The study, which was published by consultancy firm Strategy& on September 3, said that governments across the region are investing "significant sums" to develop infrastructure, citing a $1.1 trillion figure for Saudi Arabia from 2019-38, and a $350 billion figure for the United Arab Emirates in the same period.

The firm said in a press release that major development schemes can promote local economic development by creating opportunities for businesses "not just to substitute imports, but also to grow non-oil exports by enhancing their capabilities".

"Many developing countries are spending more and more, and they also have a second objective, which is to increase the localisation and benefit from this spending and keep it in-country," Anthony Yammine, one of the report's authors, told Zawya in a telephone interview last week.

However, the report also highlighted three 'cognitive biases' governments make when setting localization policies, which could limit their impact.

The first is they often overestimate how much capacity and ability there is to produce required products locally.
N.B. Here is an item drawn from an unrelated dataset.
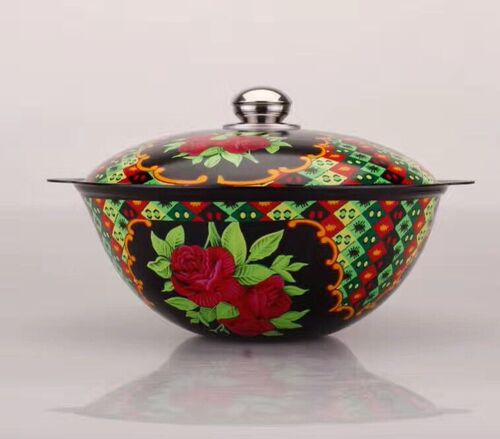 BB4C wholesale Xinjiang rice cooker cast iron pot enamel pot stew mutton beef pot soup pot steamer household stir-fry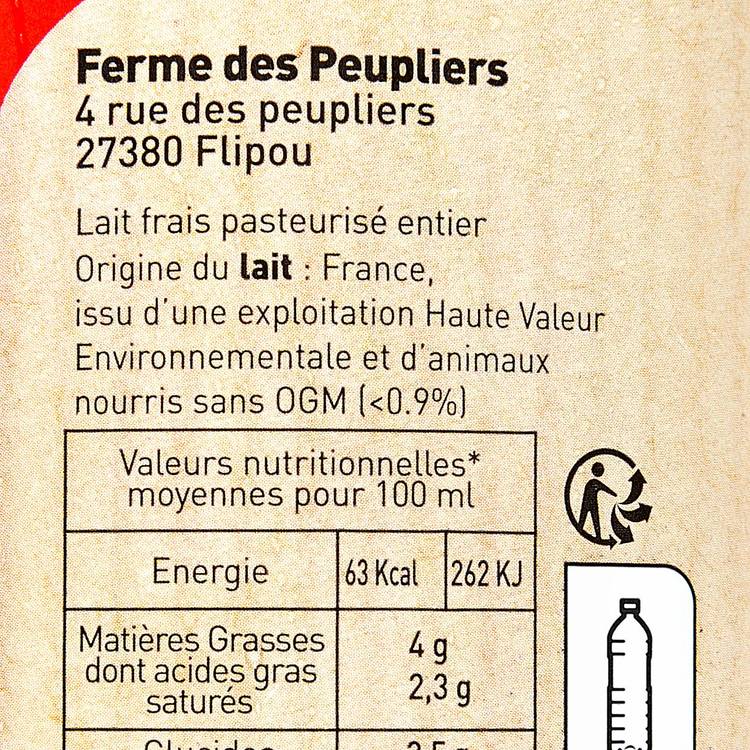 Le Lait frais entier fermier "La Ferme des Peupliers" - 3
For instance, a body responsible for procuring hundreds of water pumps for a project might look at the overall capacity of local manufacturers, but might not drill down to find out how capable they are of producing the specific types of pump required for a major project.

Sizing up the market

"As such, what you have thought is a big market is now much more fragmented. A key and an important thing to do is to develop this detail and an accurate view of the procurement span and domestic market size," Yammine said.

A further bias often develops when policymakers fixate on developing certain products locally, such as solar panels, wind turbines, automobiles or household appliances - regardless of whether or not it is economic to do so.
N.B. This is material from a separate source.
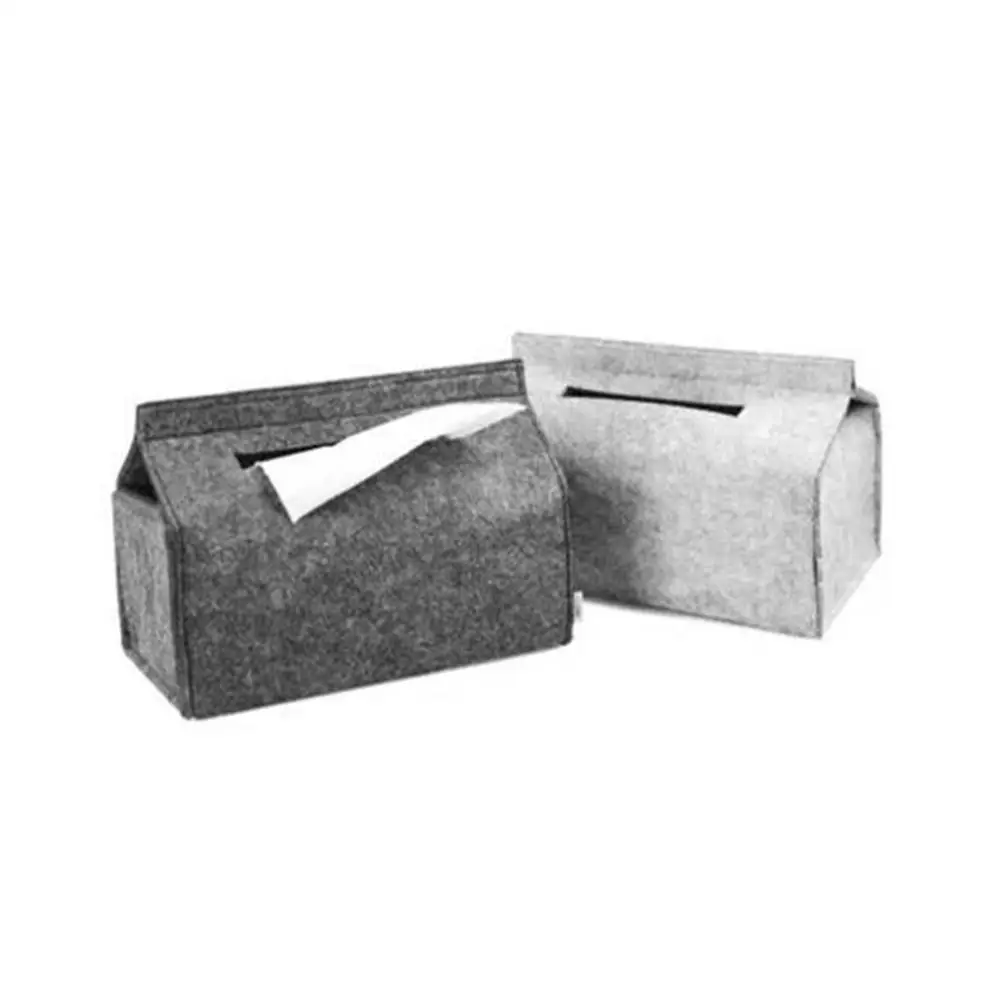 Felt Tissue Box Paper Towel Case Living Room Desk Car Napkin Household Pumping Container Storage Trays Holder Home Office Decor
Felt Tissue Box Paper Towel Case Living Room Desk Car Napkin Household Pumping Container Storage Trays Holder Home Office Decor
He said many efforts to set up local producers were driven by the potential market size, rather than "the incremental economic value-add that you will be able to make".

"It's kind-of the difference between revenue and profit, and what you should do is look at profit and not how you are going to catch the revenue. If you are spending $1 million on Product A, and raw material is 80 percent of this, your incremental is only 20 percent.

"If there's another market for $1 million but where raw material is 50 percent, then you have $500,000 to increment and this is better than the earlier scenario."

The other common mistake made in policymaking is in "absolutist target-setting", the report said.

Aramco has set a policy of achieving 70 percent localisation by 2021 through its In-Kingdom Total Value Add programme, for instance, and the Saudi government has set levies for the number of foreign workers within certain sectors, going as far as to make several jobs only available exclusively for Saudi nationals.

Yet Saudisation policies, accompanied by increased levies on expat families, have led to more than 800,000 people leaving the kingdom over an 18-month period to March 31 this year, which has had a knock-on effect on demand for housing, as well as a range of goods and services, but unemployment levels among Saudi nationals has continued to rise, with jobs in certain sectors proving hard to fill.

"Some government administrators may consider higher percentages of local content more desirable without a clear understanding of whether they create economic value," the Strategy& report said. "Imposing local content requirements creates value for the national economy up to a certain threshold. Thereafter, requirements may actually destroy value," it said.

"You cannot just go and say 'I want to do 100 percent (in-country production)’,” Yammine said. "It should be done on a case-by-case basis, and the way you do it is you start from zero and you go to a certain level. If it then doesn't make sense, then the policymaker should stop and reconsider its target and what it is trying to achieve.”